» **What the exercise asks**
Please set down the data word for word; images do not go in the copy.

» **Supplied material**
^^^^^^^^

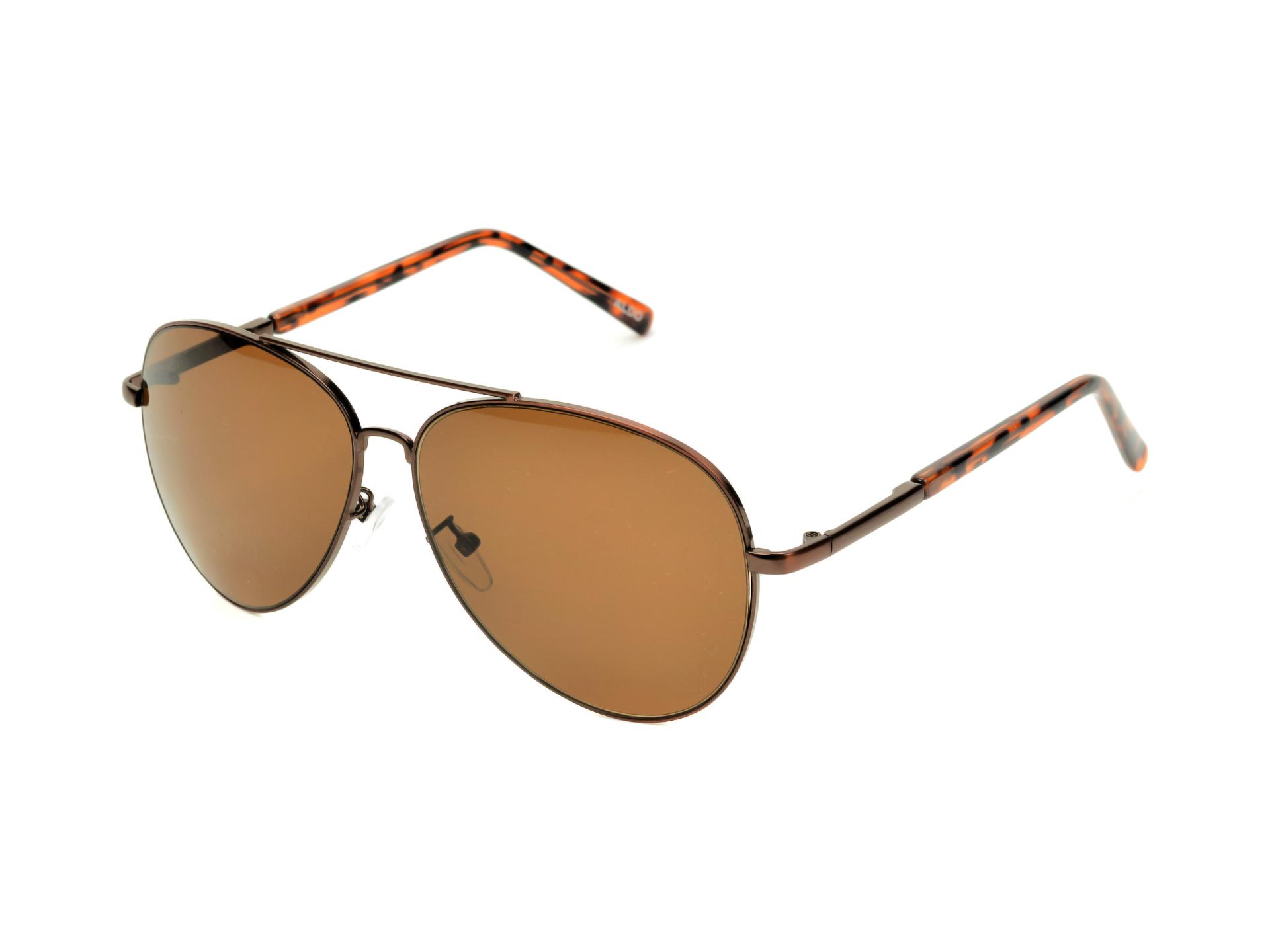 Ochelari de soare ALDO bronz, Potoroo222, din PVC imagine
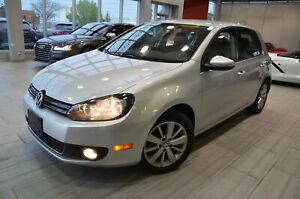 2012 Volkswagen Golf  Golf TDI Comfortline * 1 OWNER * ACCIDENTS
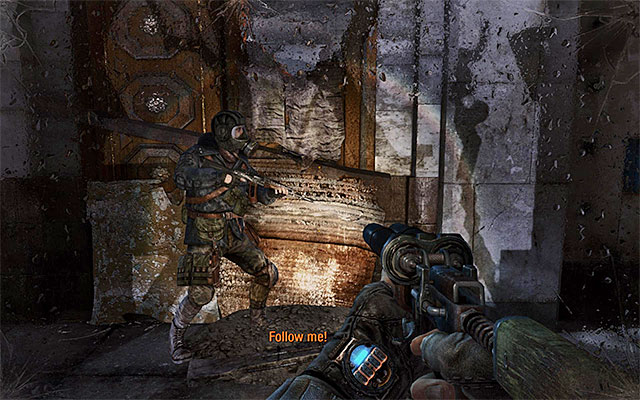 Wait for Pavel's signal to resume on your path towards the theatre and follow him without waiting for the mutants to appear in the area again - Follow Pavel to the Theater Station - Chapter 8: Echoes - Metro: Last Light - Game Guide and Walkthrough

^^^^^^^^

» **Response below**
 Ochelari de soare ALDO bronz, Potoroo222, din PVC imagine
 2012 Volkswagen Golf  Golf TDI Comfortline * 1 OWNER * ACCIDENTS
 Wait for Pavel's signal to resume on your path towards the theatre and follow him without waiting for the mutants to appear in the area again - Follow Pavel to the Theater Station - Chapter 8: Echoes - Metro: Last Light - Game Guide and Walkthrough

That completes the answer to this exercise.